Did the VBA’s solicitor breach the overarching obligations contained in the Civil Procedure Act 2010?

Question 12

  1. Question of law 12 alleged breaches of the Civil Procedure Act but that cannot be a matter of appeal from VCAT.

Question 12:

Whether the evidence before the court warrants an inference that Victorian Building Authority, via lawyer Stephen Buchanan, has breached Part 2.3 – Overarching obligations - Civil Procedures Act 2010, where Buchanan:

- Despite s.18, made a claim to the Court and Tribunal that does not, on the legal and factual material, does not have proper basis.

- Despite s.20, refused to cooperate in a civil proceeding, when refusing to provide s.49 documents as required by the VCAT Act.

- Despite s.21, elected to mislead the VCAT regarding its jurisdiction, acting contrary to VBA submissions in other like for like cases.

- S.23 refusing to narrow issues that are in dispute, instead preferring the unrepresented litigant to have to endure the VBA’s arbitrary enforcement of the law.

- S.26 – despite being obligated to produce all documents relevant to the resolution of the dispute, Buchanan refused to do so, seriously disadvantaging Draper, ultimately allowing VCAT to dismiss his application and the VBA to avoid the scrutiny which Draper has right to apply.

Submissions

  1. Mr Draper submitted that the evidence before the Court warranted an inference that the VBA breached its overarching obligations under the Civil Procedure Act 2010 (the ‘Civil Procedure Act’). In particular, he submitted that a lawyer, acting on behalf of the VBA, did not have a proper basis for his claims, refused to cooperate by providing s 49 documents, misled the Tribunal regarding its jurisdiction, refused to narrow the issues in dispute, and did not produce all documents relevant to the resolution of the dispute.

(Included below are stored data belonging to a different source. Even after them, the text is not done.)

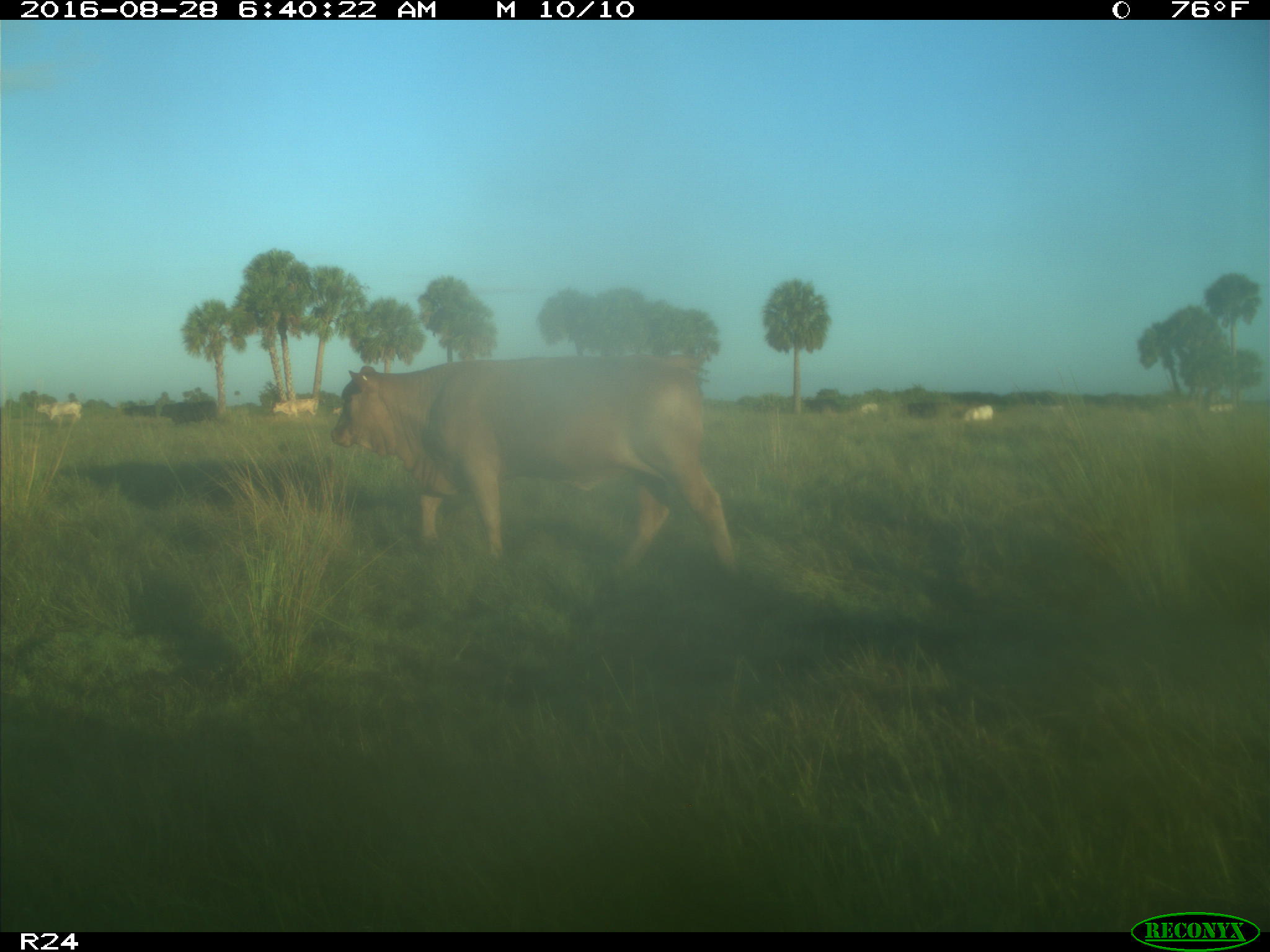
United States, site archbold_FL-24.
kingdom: Animalia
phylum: Chordata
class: Mammalia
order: Artiodactyla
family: Bovidae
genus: Bos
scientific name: Bos taurus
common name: domestic cow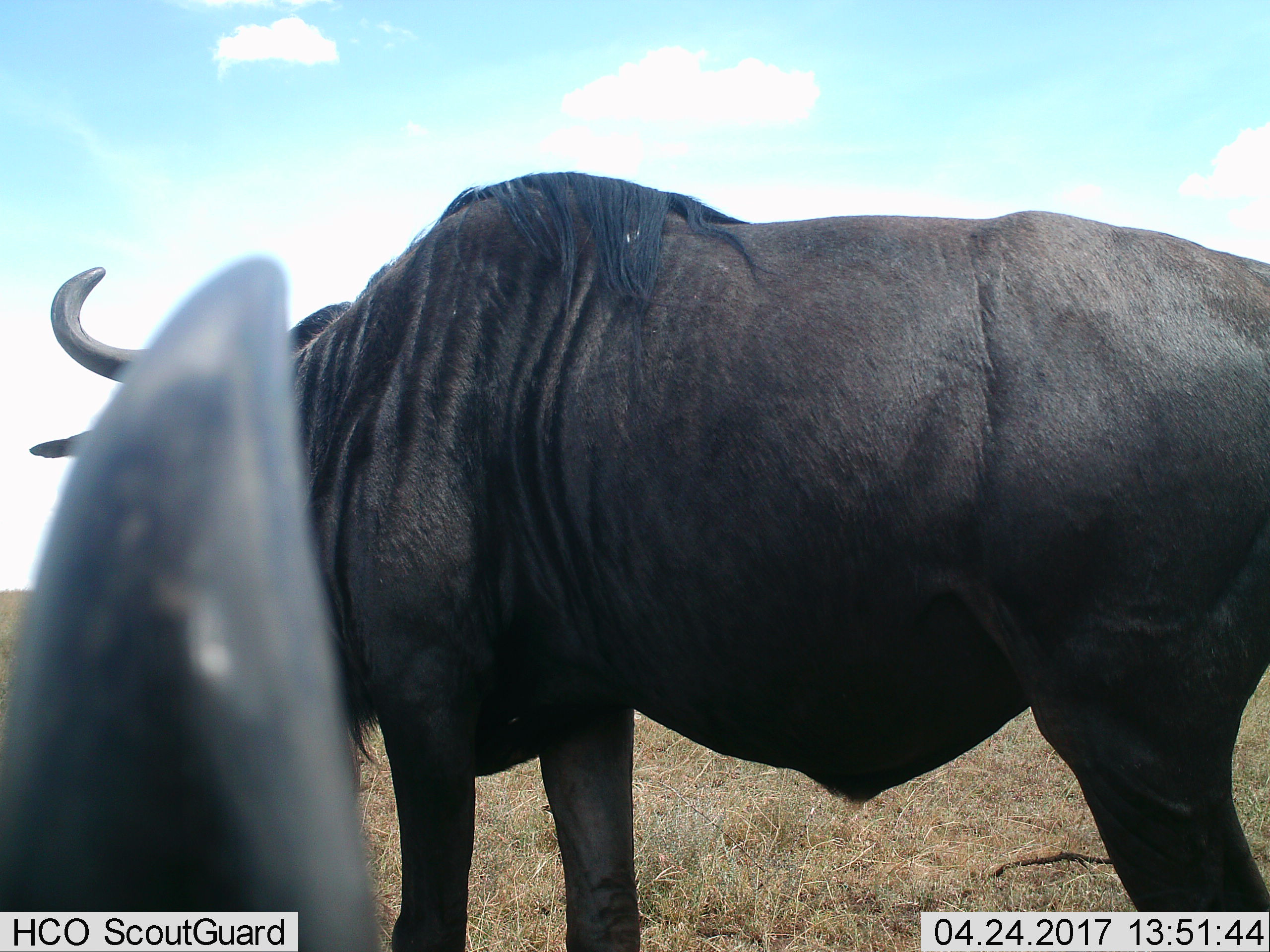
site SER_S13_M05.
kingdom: Animalia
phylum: Chordata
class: Mammalia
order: Artiodactyla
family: Bovidae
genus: Connochaetes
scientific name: Connochaetes taurinus taurinus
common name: blue wildebeest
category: wildebeestblue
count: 2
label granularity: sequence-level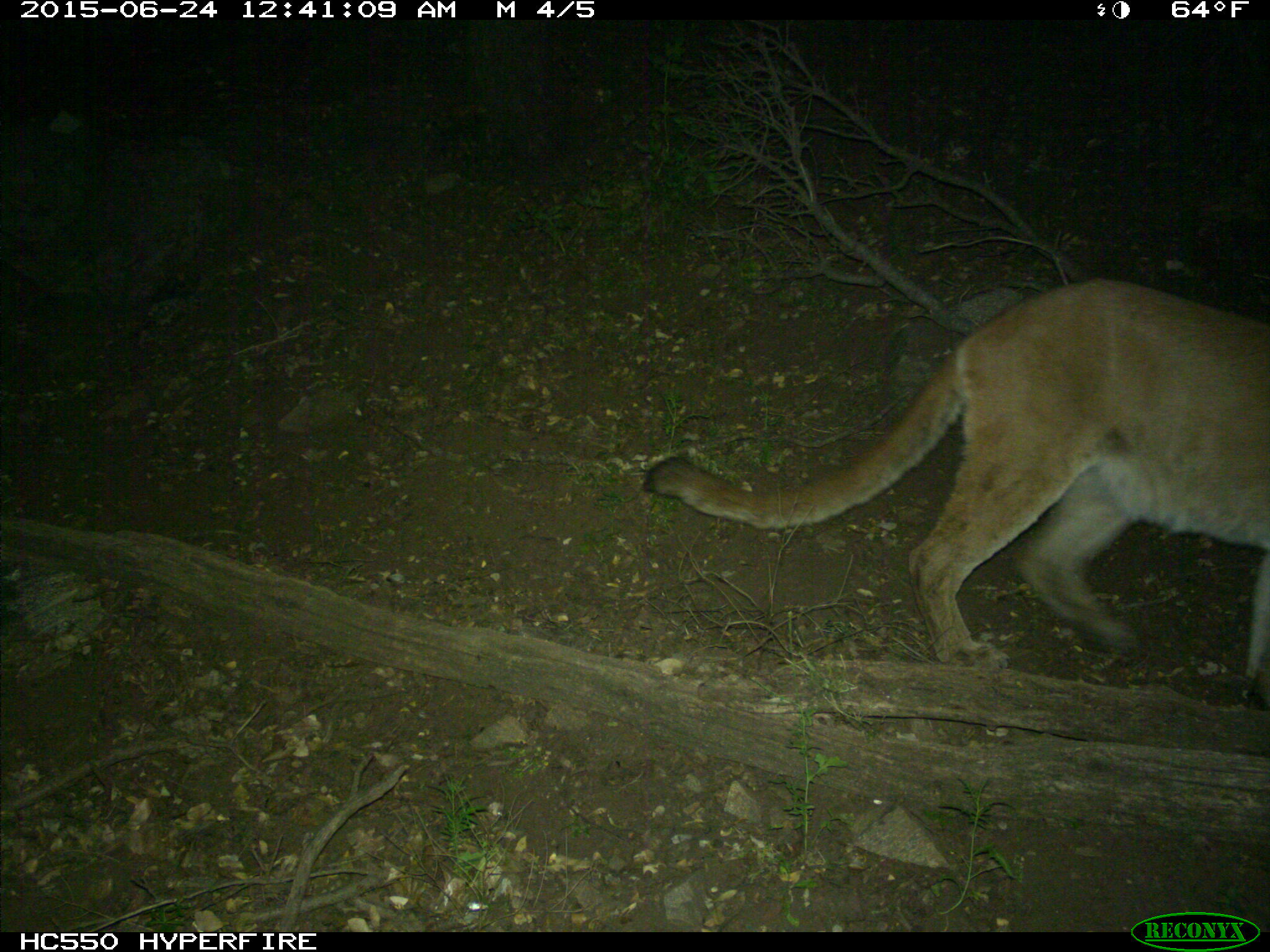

  1. The VBA submitted that s 4(3) of the Civil Procedure Act did not apply to proceedings in the Tribunal. It also submitted that the proposed question of law did not allege any error by the Tribunal, and therefore could not be agitated in an appeal under s 148 of the VCAT Act.

Analysis

  1. Section 4(3) of the Civil Procedure Act provides that it does not apply to any proceeding in VCAT. Accordingly, it had no operation in the underlying proceedings at the Tribunal and is outside the scope of Mr Draper’s application for review. In any event, this question does not allege any error of law on the Tribunal’s part capable of being appealed in this proceeding.

  1. I also add that there is no evidence that the lawyer did breach any of the overarching obligations contained in the Civil Procedure Act.

  1. Question of law 12 is not established.

The VBA’s rights to participate in the proceeding

  1. I finally consider the issue Mr Draper raised in this and other proceedings about the VBA being a party. Mr Draper submitted that VCAT was the actual decision-maker and that it was not able to answer to the decision because it had made a Hardiman appearance. The VBA had an interest in not allowing Mr Draper to review the VCAT’s decision and was undermining that decision. By allowing the VBA to be a party to this proceeding, the Court was giving the VBA a ‘second go’ at making jurisdictional arguments that had failed before VCAT. He submitted that it was questionable whether VCAT would have made the same submission as the VBA if it had appeared in the proceeding.

Analysis

  1. The Judicial Registrar determined that the VBA was a proper interested party in the VCAT proceedings commenced by Mr Draper in March 2019 and an interested party in this proceeding. He therefore granted the VBA’s application be joined as a party.[56] It was thereby entitled to make submissions. VCAT is not usually joined as a party to an application for leave to appeal its orders, any more than a Court is joined as a party when its orders are appealed to an appeal court. The previous decisions to which Mr Draper referred do not assist his submissions in this proceeding.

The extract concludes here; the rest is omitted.